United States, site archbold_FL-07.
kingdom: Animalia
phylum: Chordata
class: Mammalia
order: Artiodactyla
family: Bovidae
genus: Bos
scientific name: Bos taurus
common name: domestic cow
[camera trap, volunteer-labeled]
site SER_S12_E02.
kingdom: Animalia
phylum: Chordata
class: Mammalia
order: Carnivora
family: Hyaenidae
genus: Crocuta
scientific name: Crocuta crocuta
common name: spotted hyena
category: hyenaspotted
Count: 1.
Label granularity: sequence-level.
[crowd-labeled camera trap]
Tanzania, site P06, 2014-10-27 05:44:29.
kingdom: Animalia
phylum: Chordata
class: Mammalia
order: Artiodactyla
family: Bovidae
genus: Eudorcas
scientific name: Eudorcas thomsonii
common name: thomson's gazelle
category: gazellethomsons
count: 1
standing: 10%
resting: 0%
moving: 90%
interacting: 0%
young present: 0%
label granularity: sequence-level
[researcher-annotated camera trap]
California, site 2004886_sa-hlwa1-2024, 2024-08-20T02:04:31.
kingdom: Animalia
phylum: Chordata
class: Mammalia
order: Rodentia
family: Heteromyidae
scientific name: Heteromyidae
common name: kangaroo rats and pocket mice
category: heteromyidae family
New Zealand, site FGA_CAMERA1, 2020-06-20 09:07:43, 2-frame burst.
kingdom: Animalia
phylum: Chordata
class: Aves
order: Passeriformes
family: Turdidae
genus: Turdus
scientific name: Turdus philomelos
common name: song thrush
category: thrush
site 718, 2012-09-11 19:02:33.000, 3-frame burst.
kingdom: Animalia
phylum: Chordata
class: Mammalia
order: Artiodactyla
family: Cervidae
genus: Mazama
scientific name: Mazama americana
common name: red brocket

────────

* **Problem to solve**: Verbatim and in full, return the listing above.

* **Task answer**:
United States, site archbold_FL-07.
kingdom: Animalia
phylum: Chordata
class: Mammalia
order: Artiodactyla
family: Bovidae
genus: Bos
scientific name: Bos taurus
common name: domestic cow
[camera trap, volunteer-labeled]
site SER_S12_E02.
kingdom: Animalia
phylum: Chordata
class: Mammalia
order: Carnivora
family: Hyaenidae
genus: Crocuta
scientific name: Crocuta crocuta
common name: spotted hyena
category: hyenaspotted
Count: 1.
Label granularity: sequence-level.
[crowd-labeled camera trap]
Tanzania, site P06, 2014-10-27 05:44:29.
kingdom: Animalia
phylum: Chordata
class: Mammalia
order: Artiodactyla
family: Bovidae
genus: Eudorcas
scientific name: Eudorcas thomsonii
common name: thomson's gazelle
category: gazellethomsons
count: 1
standing: 10%
resting: 0%
moving: 90%
interacting: 0%
young present: 0%
label granularity: sequence-level
[researcher-annotated camera trap]
California, site 2004886_sa-hlwa1-2024, 2024-08-20T02:04:31.
kingdom: Animalia
phylum: Chordata
class: Mammalia
order: Rodentia
family: Heteromyidae
scientific name: Heteromyidae
common name: kangaroo rats and pocket mice
category: heteromyidae family
New Zealand, site FGA_CAMERA1, 2020-06-20 09:07:43, 2-frame burst.
kingdom: Animalia
phylum: Chordata
class: Aves
order: Passeriformes
family: Turdidae
genus: Turdus
scientific name: Turdus philomelos
common name: song thrush
category: thrush
site 718, 2012-09-11 19:02:33.000, 3-frame burst.
kingdom: Animalia
phylum: Chordata
class: Mammalia
order: Artiodactyla
family: Cervidae
genus: Mazama
scientific name: Mazama americana
common name: red brocket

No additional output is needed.